El Empress había atracado en el puerto de Alesund en torno a las ocho y media de la mañana, aunque nosotros desembarcamos cerca de las diez, puesto que el día iba a ser largo e íbamos a tener tiempo de sobra para visitar la ciudad.

Al abrir la cortina del camarote ¡Sorpresa! las nubes habían desaparecido y el cielo estaba totalmente despejado ¿De verdad estamos en Noruega? 

Pues si, y concretamente en Alesund, una ciudad curiosa puesto que se ubica en siete islas de la costa oeste: Hessa, Aspøy y Nørvøy, Oksenøy, Ellingsøy, Humla y Tørla. Alesund es considerada ciudad desde el año 1848 y se encuentra a 236 km de Bergen. Cuenta con una población de algo mas de 40.000 habitantes y su clima es suave al ser una ciudad marítima.

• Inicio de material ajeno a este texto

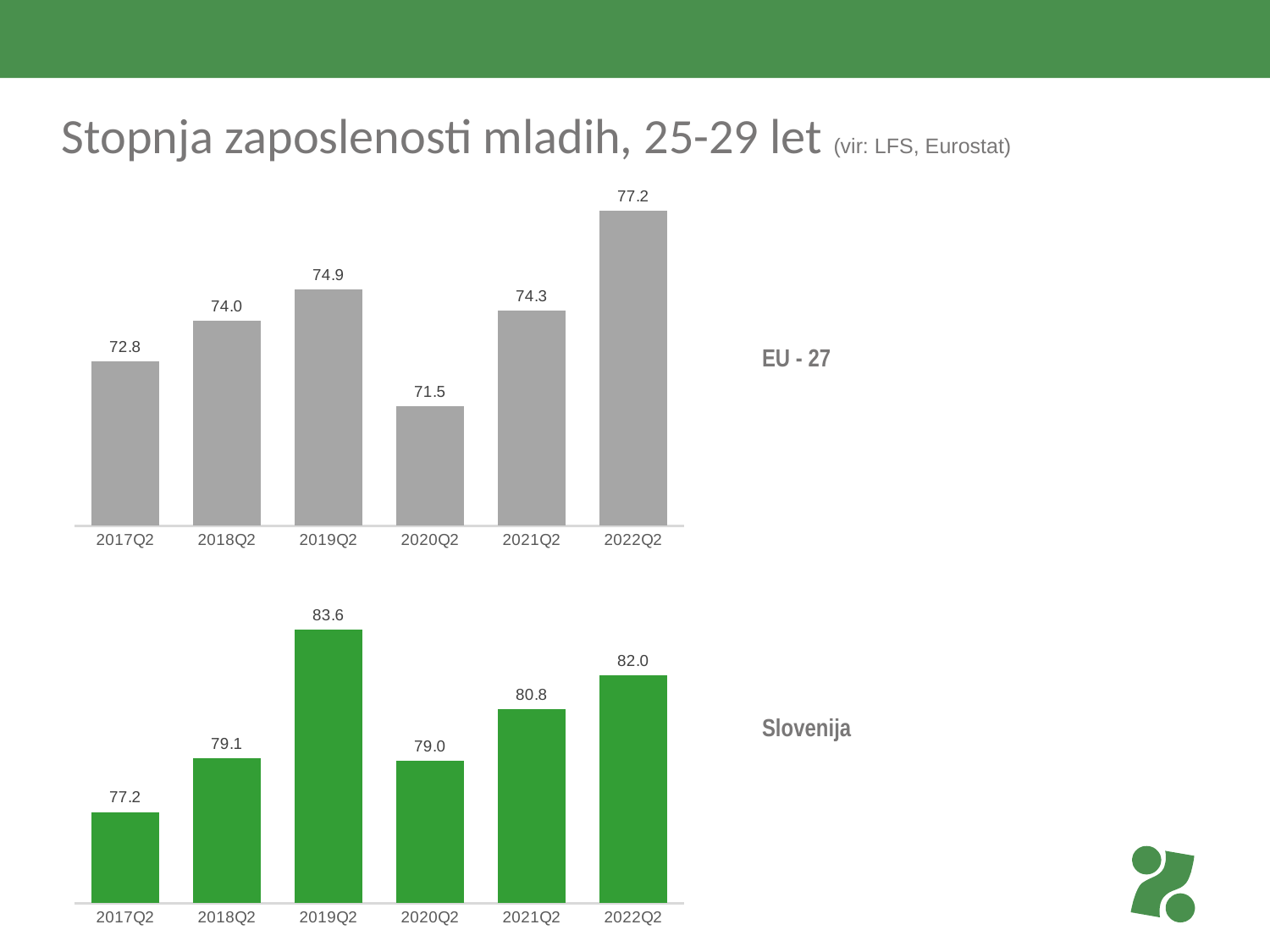
In the Slovenija chart, what is the difference between the values for 2019Q2 and 2020Q2? 4.6 In the EU - 27 chart, which is larger, the value for 2018Q2 or the value for 2019Q2? 2019Q2 What kind of chart is the Slovenija chart? bar chart In the Slovenija chart, which quarter has the lowest value? 2017Q2 In the Slovenija chart, which is larger, the value for 2021Q2 or the value for 2022Q2? 2022Q2 In the EU - 27 chart, what is the value for 2020Q2? 71.5 What colour are the bars in the Slovenija chart? green In the EU - 27 chart, what is the difference between the values for 2022Q2 and 2020Q2? 5.7 In the EU - 27 chart, which quarter has the highest value? 2022Q2 In the Slovenija chart, what is the value for 2019Q2? 83.6 In the EU - 27 chart, does the value rise or fall from 2019Q2 to 2020Q2? fall How many bars are in the EU - 27 chart? 6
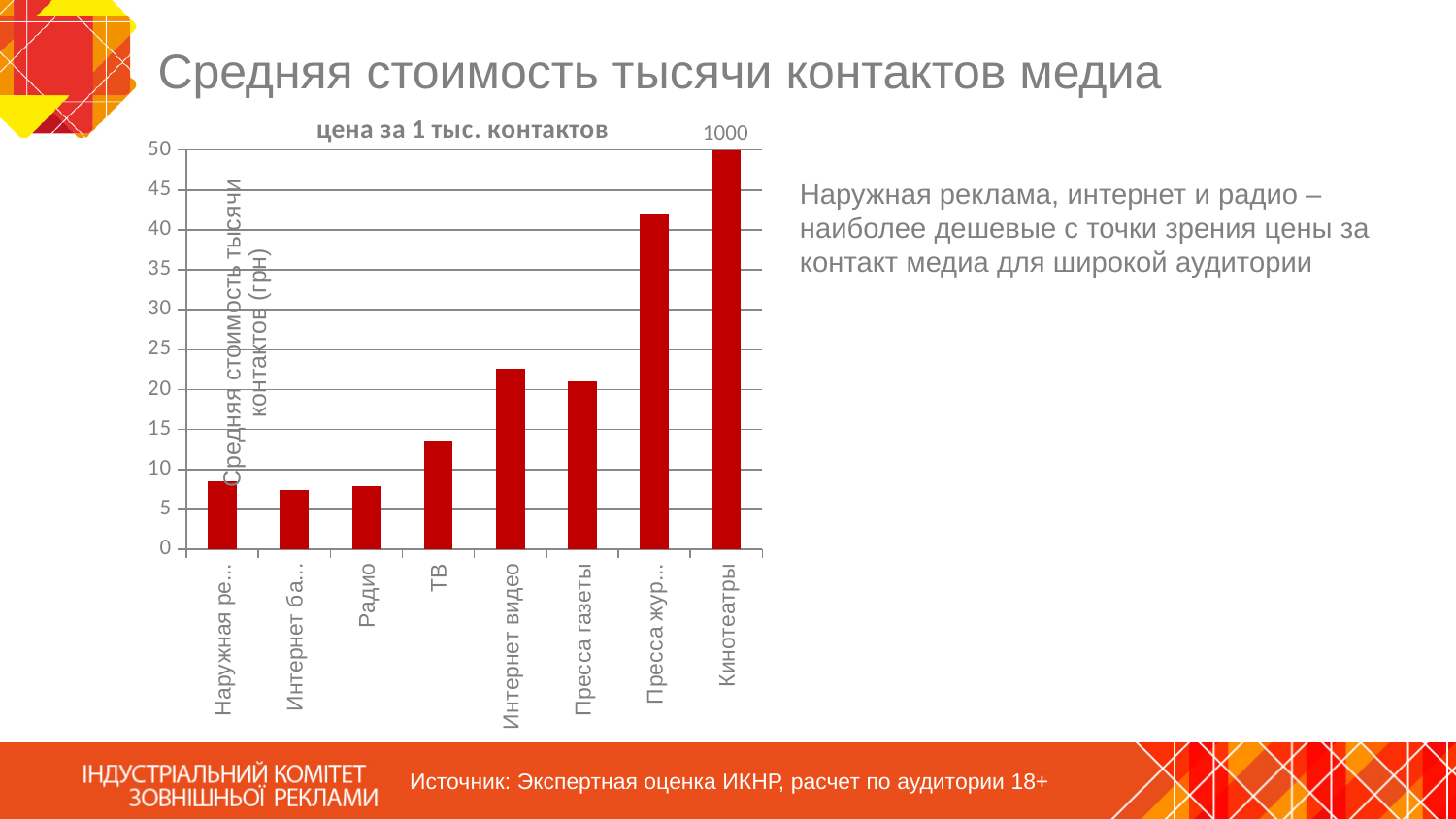
Is the value for Интернет видео greater or less than 20? greater Which is larger, the value for Пресса жур... or the value for Интернет видео? Пресса жур... Is the value for Радио greater or less than 10? less How many categories (media types) are plotted in the chart? 8 Do the values generally rise or fall from left to right along the x axis? rise What kind of chart is shown on the slide? bar chart What is the title of the chart? цена за 1 тыс. контактов Is the value for ТВ greater or less than 10? greater What is the value shown for Кинотеатры? 1000 Which is larger, the value for ТВ or the value for Радио? ТВ Which category has the highest value in the chart? Кинотеатры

La primera parada iba a ser uno de los miradores situados en la cima del monte Aksla. Dos opciones hay a la hora de plantearse la subida a este bonito mirador: Subir en coche por la carretera de la parte trasera o bien subir a pie los 418 escalones que nos separan de la cima ¡Nosotros optamos por subir a pie!

 

 

 

 

 

 

 

 

 

 

Según avanzábamos escalón tras escalón las vistas eran mas bellas y merecía la pena el esfuerzo de recorrer uno a uno los 418 peldaños.

¡Por fín estábamos en lo más alto! Ahora tocaba disfrutar de estas vistas. Siete islas y ni un palmo de terreno libre, sólo edificios rodeados de agua y más agua.

Después de esto tocaba adentrarse por las calles de la ciudad y visitar sus canales, los cuales se encontraban repletos de embarcaciones de recreo y veleros.

Y así, de esta manera, paseando por el puerto y los canales que recorren Alesund se nos fue el día, y es que cuando estas agusto en un sitio las horas pasan muy rápido. Tocaba embarcar de nuevo, ¡Rumbo a Flam!